Regional dredging partnership taking shape

April 08, 2016

An unprecedented regional partnership to dredge several neglected river channels connecting to San Pablo Bay is now taking shape, offering new hope for removing the accumulating mud that increasingly chokes the Petaluma River.

With Petaluma as the lead agency, the collaborative spanning Sonoma, Marin, Napa and Solano counties would bundle a number of dredging efforts together to lower overall costs while raising the project’s attractiveness for federal support, the city’s top public works official outlined on Monday. The U.S. Army Corps of Engineers is supposed to keep several waterways in those areas clear using federal dollars, but has fallen more than 10 years behind schedule in Petaluma alone due to limited funding and competing priorities.

The idea has attracted tentative interest as a possible “poster child” for a new approach by the Corps, where local agencies play a greater role in facilitating and even helping to fund the work than in years past, said Dan St. John, Petaluma’s director of public works.

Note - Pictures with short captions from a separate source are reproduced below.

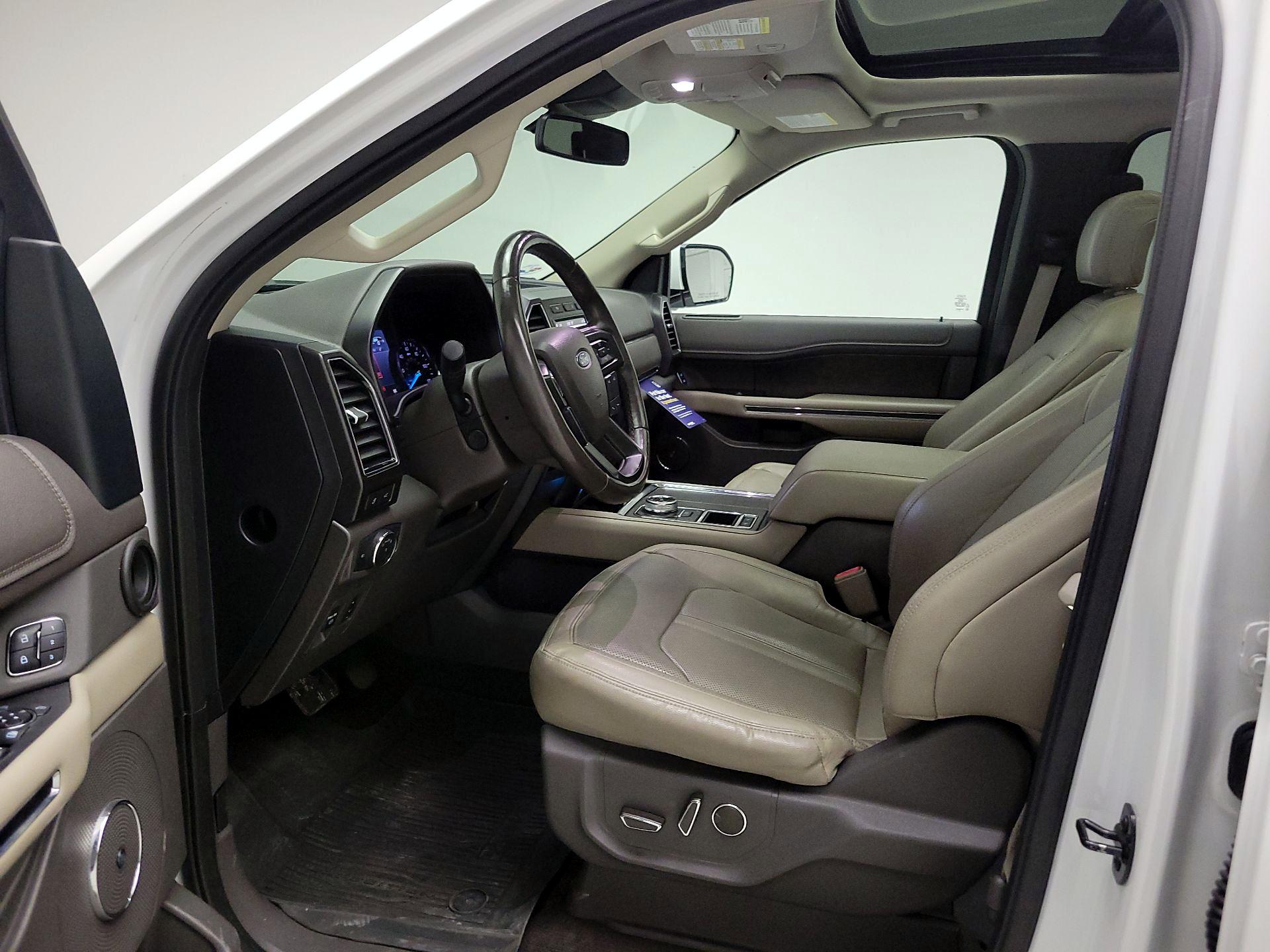 Thumbnail: 2019 Ford Expedition - 9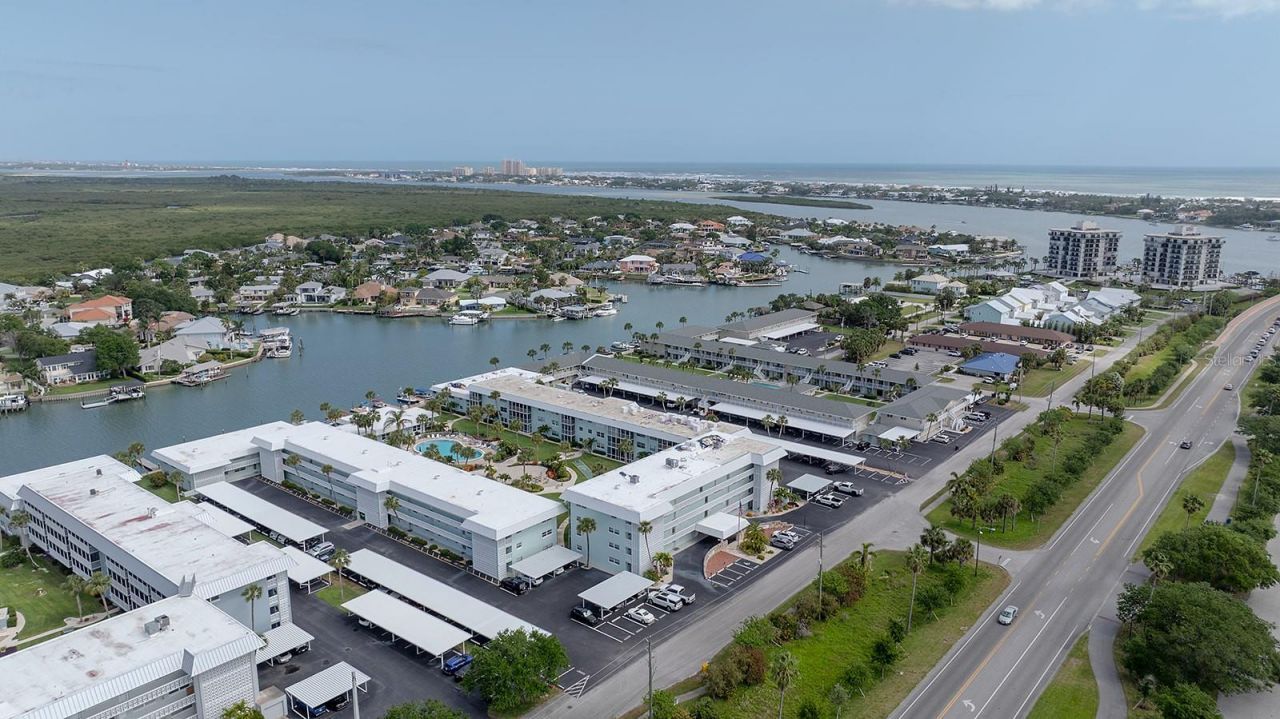 325 N Causeway, Unit C204, New Smyrna Beach, FL 32169 Photo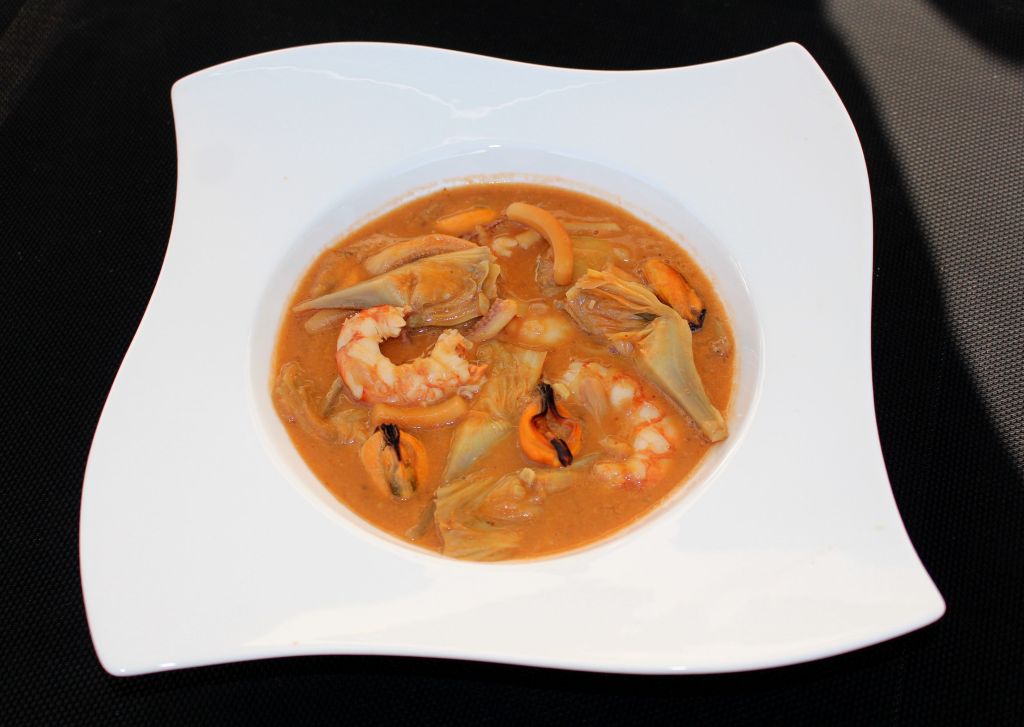 Guiso de Alcachofas, Calamar, Mejillones y Gambón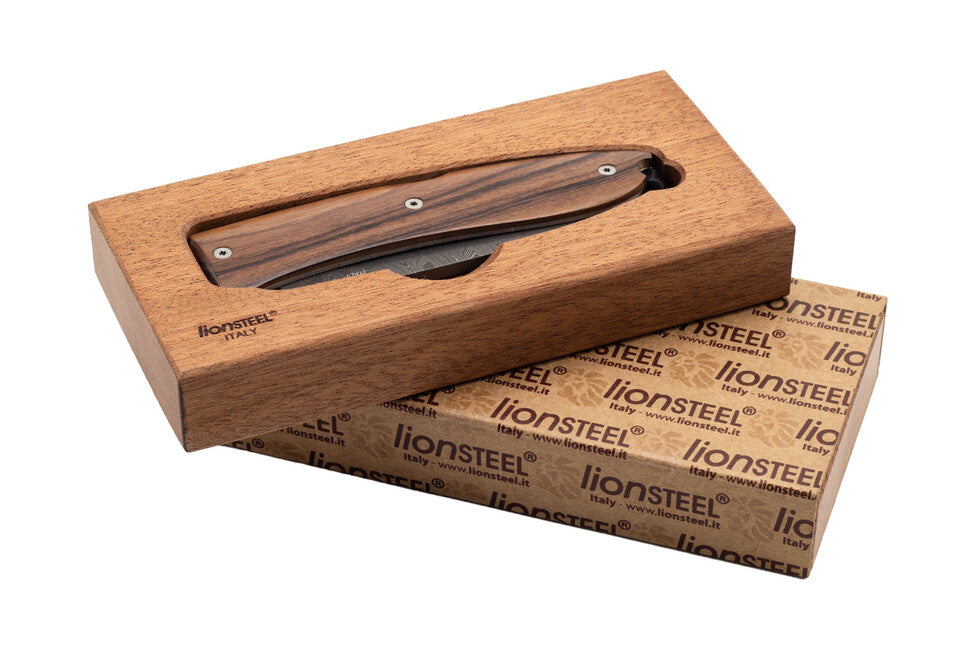 Lionsteel 8800D-ST coltello da tasca con lama in acciaio damascato Opera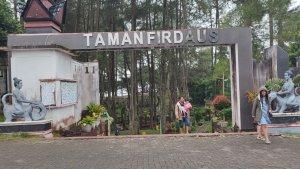 Taman-Firdaus-yang-berlokasi-di-Taman-Wisata-Iman-TWI.jpg
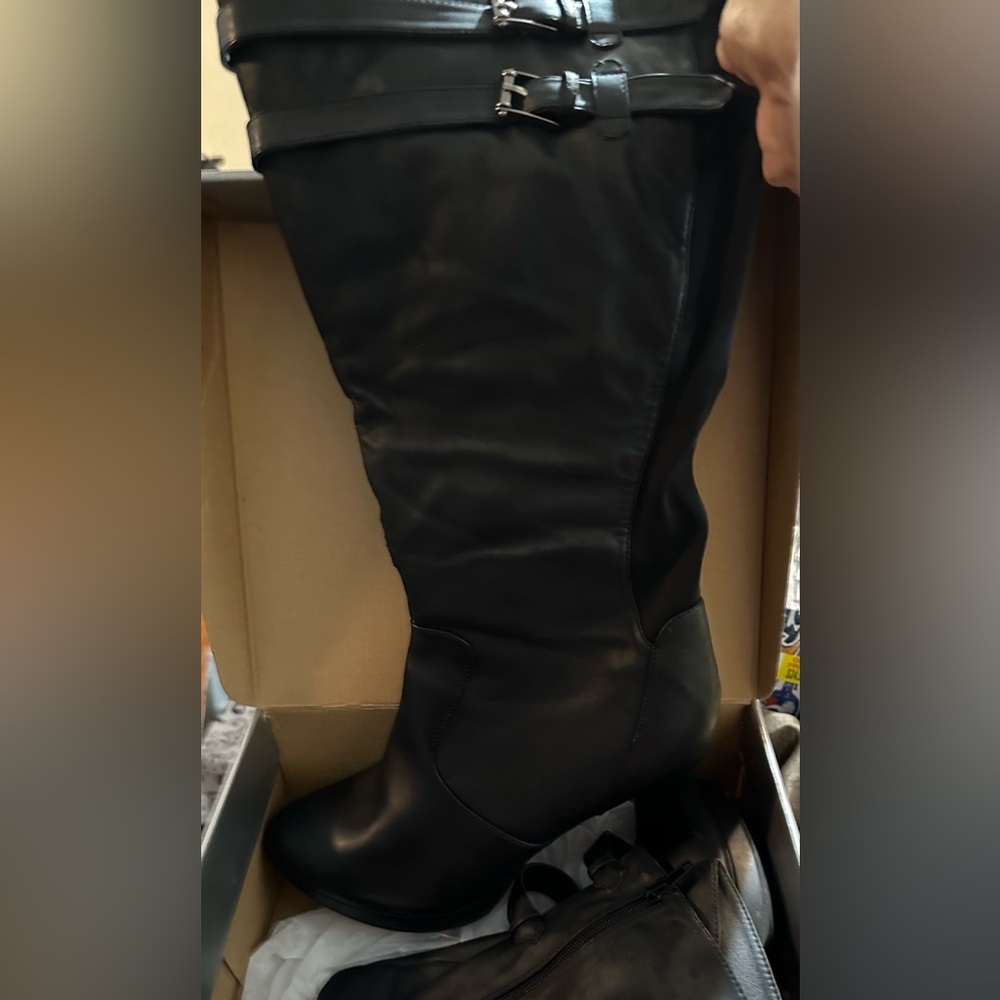Boots wide calf with a scuff mark on back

“They are looking for better ideas, so that they can accomplish their federal mandate for less money,” he said.

A vote by the Petaluma City Council on Monday would have been the first official legislative action around the idea, which has been the subject of informal discussion since the summer of 2015. Petaluma would pitch in $12,000 in a six-way split to hire a consultant to refine the proposal by this summer, when the city would join representatives from San Rafael, Marin County, Vallejo, the Napa County Flood Control District and the Sonoma County Water Agency in making their pitch to the Corps.

Council members asked that the language be modified to make it more clear that Petaluma would not be on the hook for the entire $65,300 consultant cost if those other partners bowed out. The item is now expected to be up for another vote later this month.

In general, the new approach would save overall costs by having dredging crews embark on a single regional project. Those companies have historically charged to mobilize their equipment for each individual job.

Participants would coordinate on the disposal of dredge material, which could be used for purposes like raising shorelines around the San Francisco Bay in anticipation of rising sea levels, St. John said. The partnership would look to sell the dredge spoils to further offset costs.

A potential scenario would have the Corps fully funding an initial round of dredging in the region, and local agencies paying for subsequent maintenance over a certain period using a possible combination of public and private funding, according to a city council report. The specifics of the strategy will be a central focus of the consultant’s work.

Cost estimates to dredge the Petaluma River, a 13-mile tidal slough used by commercial and recreational vessels, have varied. A Corps estimate in May of last year pegged the job at between $6.5 million and $9 million.

As a major force behind the new approach, Rep. Jared Huffman, D-San Rafael, who represents Petaluma, acknowledged that times have changed from when federal dollars were a reliable source for maintaining the city’s eponymous waterway every four to six years.

“I’m going to keep working on the old school (Corps of Engineers) approach, but the years keep passing. There are a lot of demands on a diminishing pot of money, and it’s very frustrating. I feel like we have to pursue both paths, but the alternative path may get it done faster,” Huffman said.